There’s an interesting piece on the O’Reilly Radar blog this week by Alex Howard on the state of UK open data. Based on a recent report (warning: PDF) by Deloitte’s for the Open Data Institute.
It’s interesting because it paints a state of the nation which – according to a blogpost by researcher Harvey Lewis
… new businesses and new business models are beginning to emerge: Suppliers, aggregators, developers, enrichers and enablers. Working with the Open Data Institute, Deloitte has been investigating the demand for open data from businesses. Looking at the actual supply of and demand for open data in the UK provides some indication of the breadth of sectors the data is relevant to and the scale of data they could be considering.
This is really important stuff: open data is a key part of the government’s transparency agenda and proving that people are interacting with it and the economy may benefit from it is crucial. To bolster the report’s argument, it highlights two charts (which you may or may not like from a design point of view, but that’s not the issue). Firstly there’s this one, which shows the numbers of government datasets published:
There’s two interesting things about this chart. Firstly the sheer size of government spending. The UK has been pumping out enormous quantities of very granular spending data – every single item of spending over £25,000, for instance. That’s one for each government department for every month since 2010. That’s a lot of spreadsheets, which probably explains why it’s the top item.
The other interesting thing is the inclusion of the Office for National Statistics in the list. For those who don’t know, the ONS is the UK’s national statistical body. It’s been publishing data since 1996 when it was born from the old Central Statistical Office. While it is a data.gov.uk ‘publisher’, I’m not sure it counts as an Open Data provider. Certainly its website is still awful, despite an expensive relaunch a few years ago. But even though it’s content is published on data.gov.uk too, I would be surprised if the boundary files and geo data there is what’s driving the chart below.

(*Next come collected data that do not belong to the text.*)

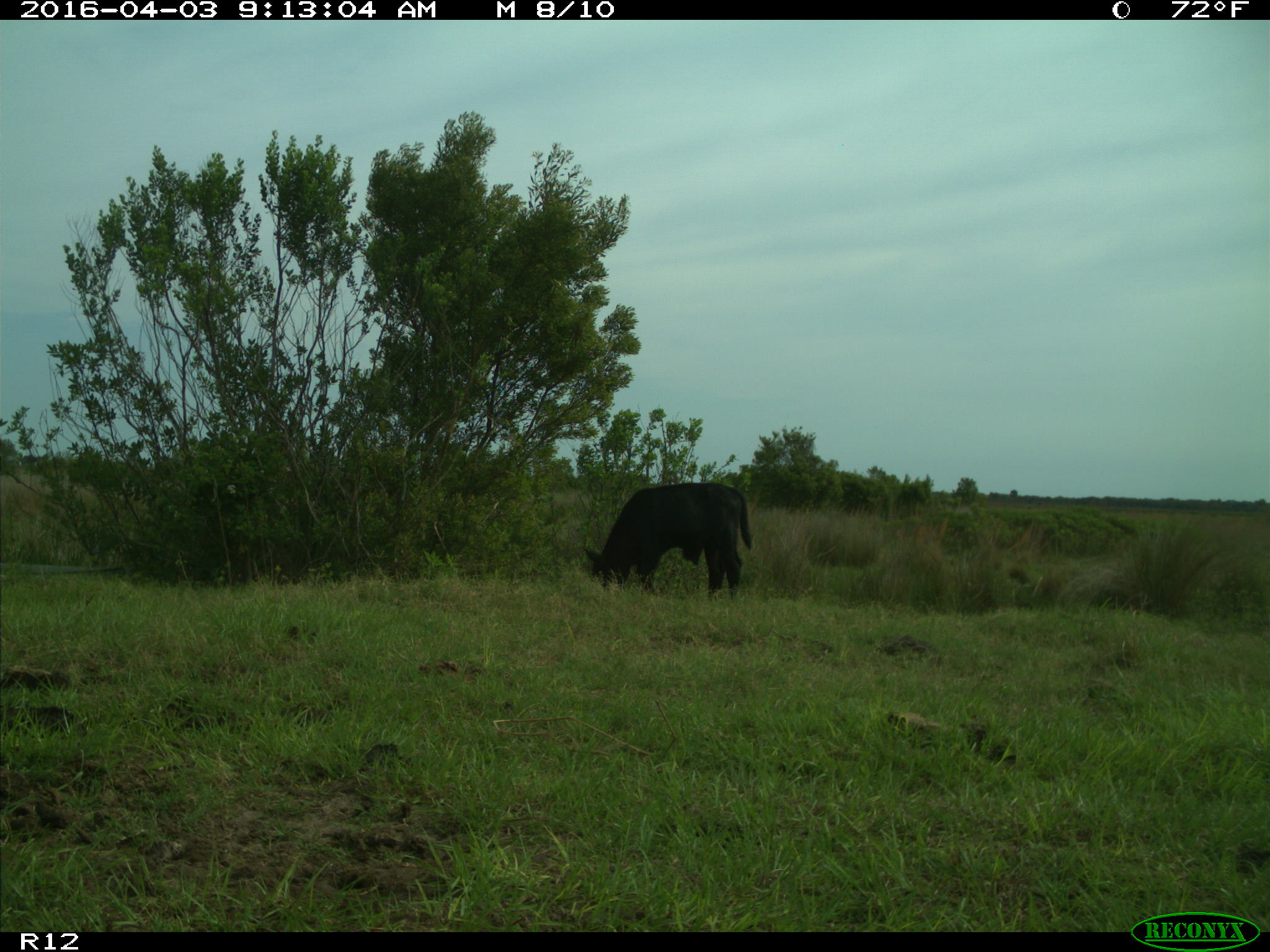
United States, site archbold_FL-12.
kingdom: Animalia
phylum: Chordata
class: Mammalia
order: Artiodactyla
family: Bovidae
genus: Bos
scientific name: Bos taurus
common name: domestic cow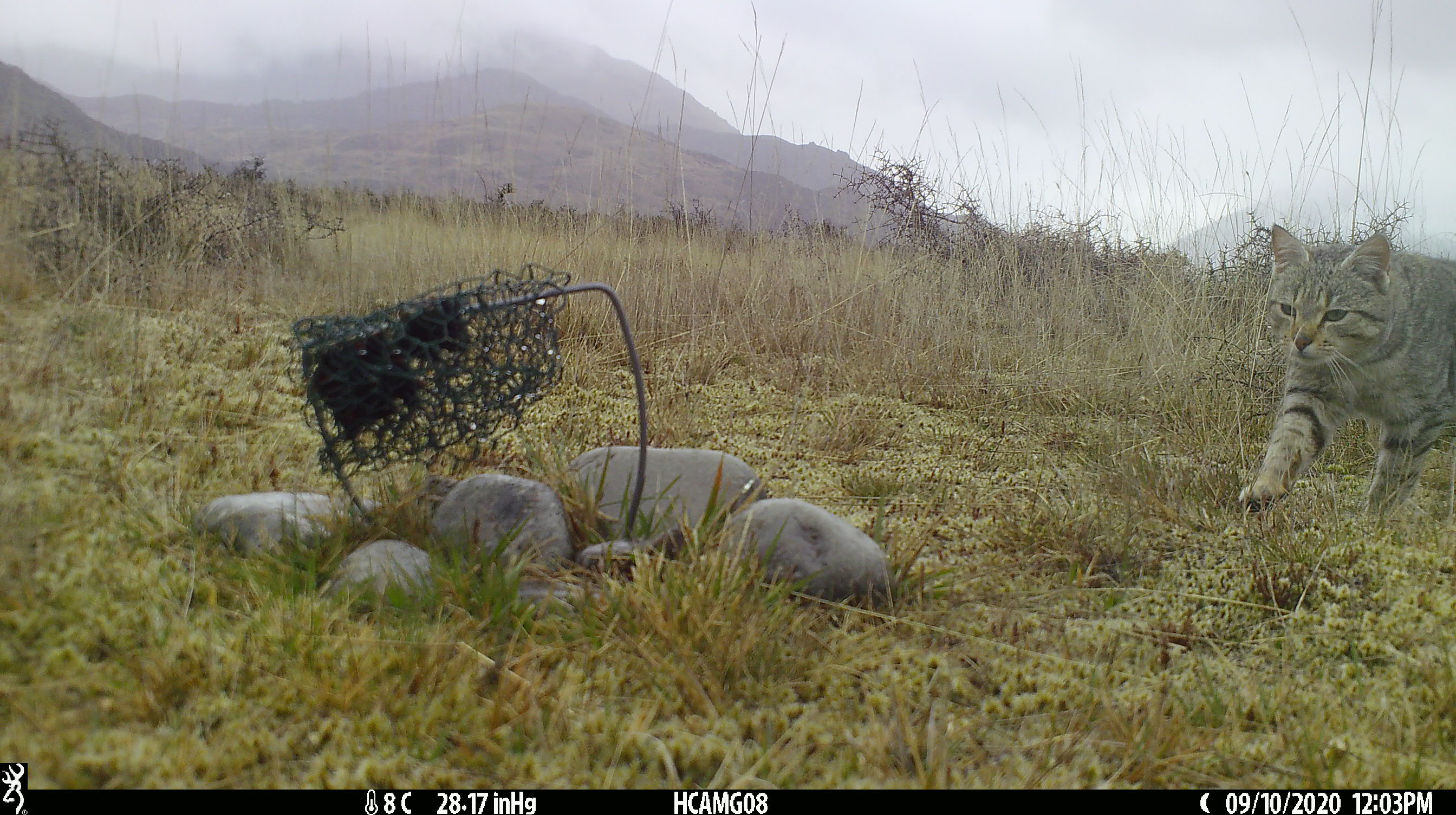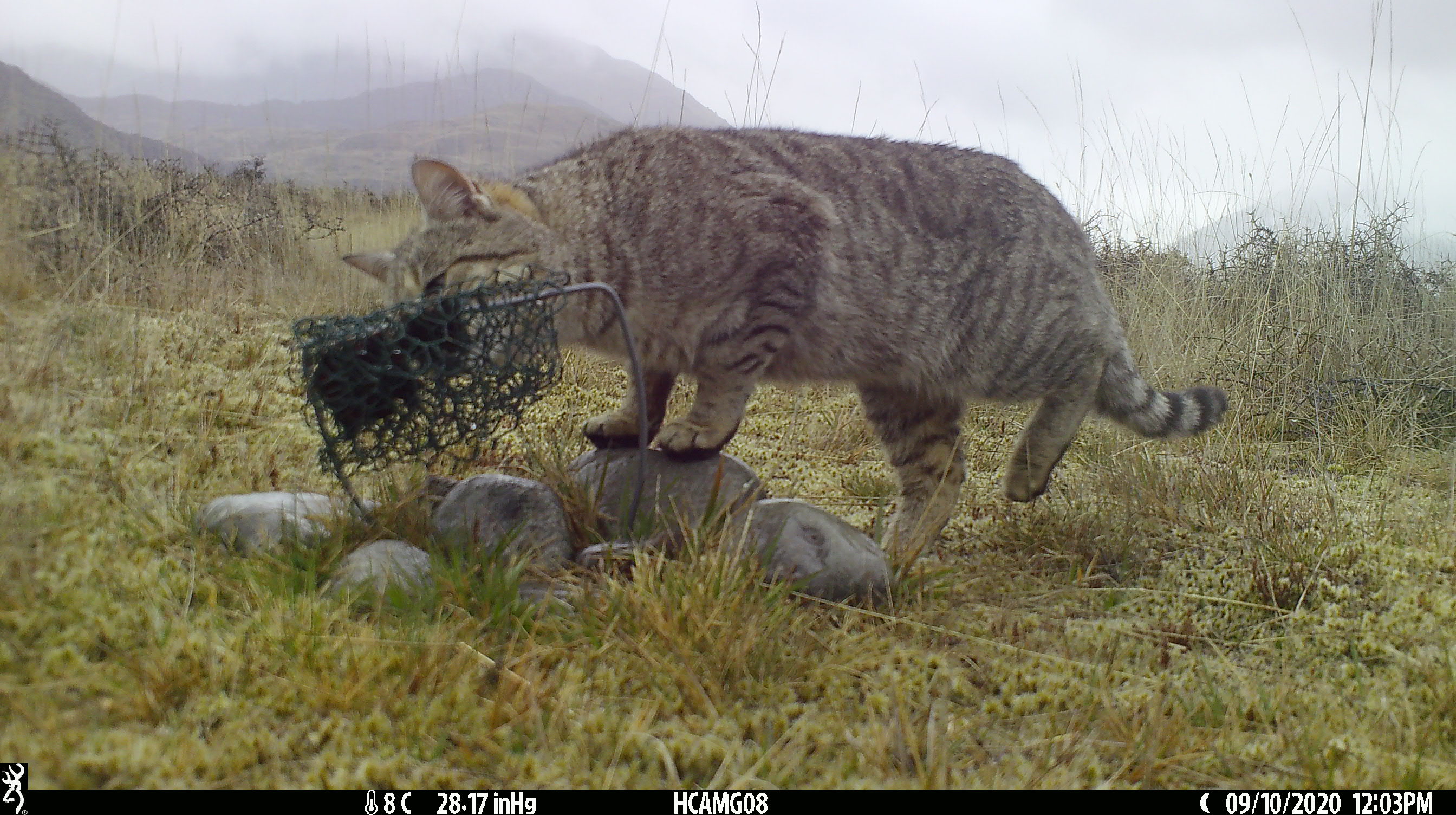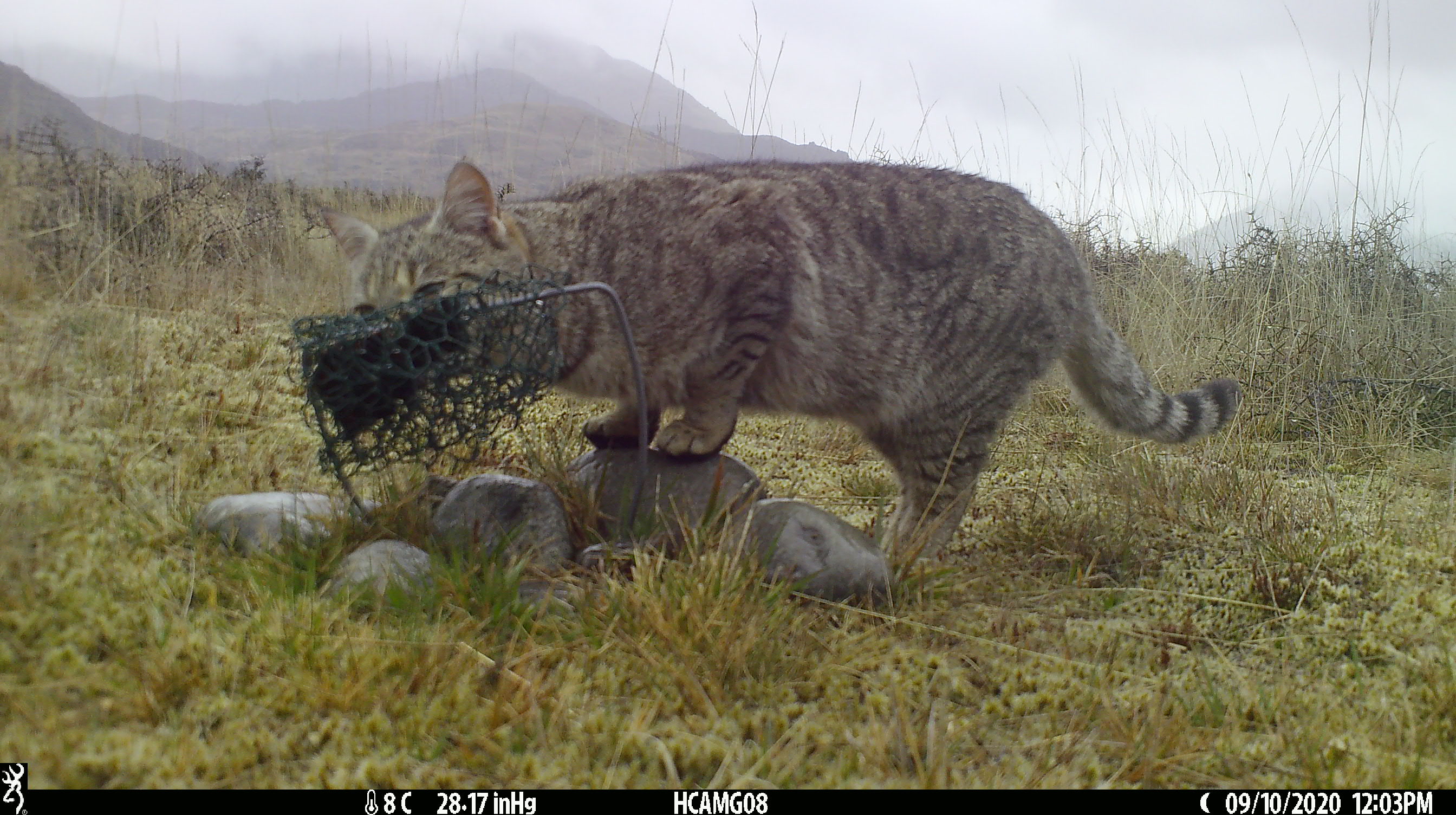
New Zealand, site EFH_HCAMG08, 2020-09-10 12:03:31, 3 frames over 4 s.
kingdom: Animalia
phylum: Chordata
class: Mammalia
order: Carnivora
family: Felidae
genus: Felis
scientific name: Felis catus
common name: domestic cat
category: cat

This shows actual downloads of those datasets. And look where government spending is – way down the list behind other types of files. Anyone who has tried to actually use government spending data will tell you why that is. COINS is completely impossible for anyone not used to big datasets to do anything with, and the spending over £25,000 spreadsheets need to be joined together to produce anything meaningful.

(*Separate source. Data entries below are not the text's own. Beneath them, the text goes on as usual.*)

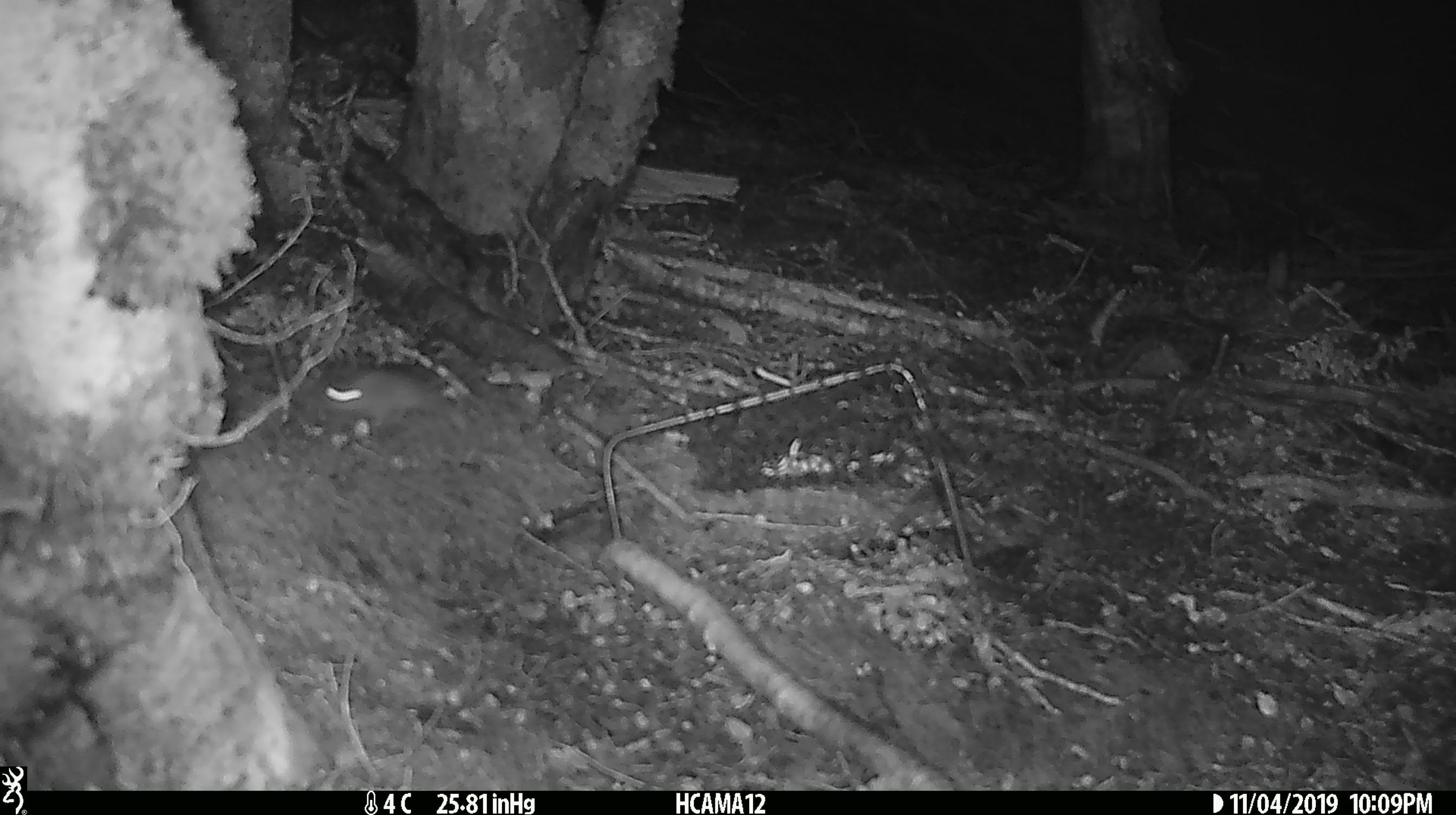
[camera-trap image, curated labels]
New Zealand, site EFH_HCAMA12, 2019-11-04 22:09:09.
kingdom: Animalia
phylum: Chordata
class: Mammalia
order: Rodentia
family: Muridae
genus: Mus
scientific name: Mus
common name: mouse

Now, here’s what I think those categories really mean:
Economy: The ONS publishes GDP, inflation, the deficit and other economic data almost daily. It’s in the news and a lot of people rely on it. We write about them every month and others must link to them too.
Demographics: The ONS publishes a huge amount of demographic data, such as the Census results or population estimates
Labour market: That’s unemployment data to you and I, which comes out every month. These are the ONS’ big releases – they will always get the most traffic as they produce so many news stories.
On the other hand, a report by the National Audit Office I wrote about last year found a slightly different picture.
While data.gov.uk had more than 1.75m visits since it was launched in January 2010 and before the report came out, most of its visitors leave from either the home page or the data page on the website. Page views for transparency data on the Ministry of Justice website represented just 0.02% of the overall site traffic from April to September 2011. The report says
This suggests that they are not accessing data during their visit, although it does not take account of other potential access points for the data, for example, linked third party websites or applications
The NAO does point out that
there has been much greater interest in releases related to the operation of public services. The police crime map website has had an estimated 47m visits between February and December 2011. The Department for Education has reported an 84% increase in the use of its comparative data on schools, compared with the same period last year, since it was consolidated in one location and data were made more accessible
So, most people use the tools rather than the data itself. And why’s that? Because government data releases even in the UK are often messy and difficult to use.
To point that out is not to attack open data – we just need more of it and we need it to be really, actually and truly open. And we need to be honest about it too.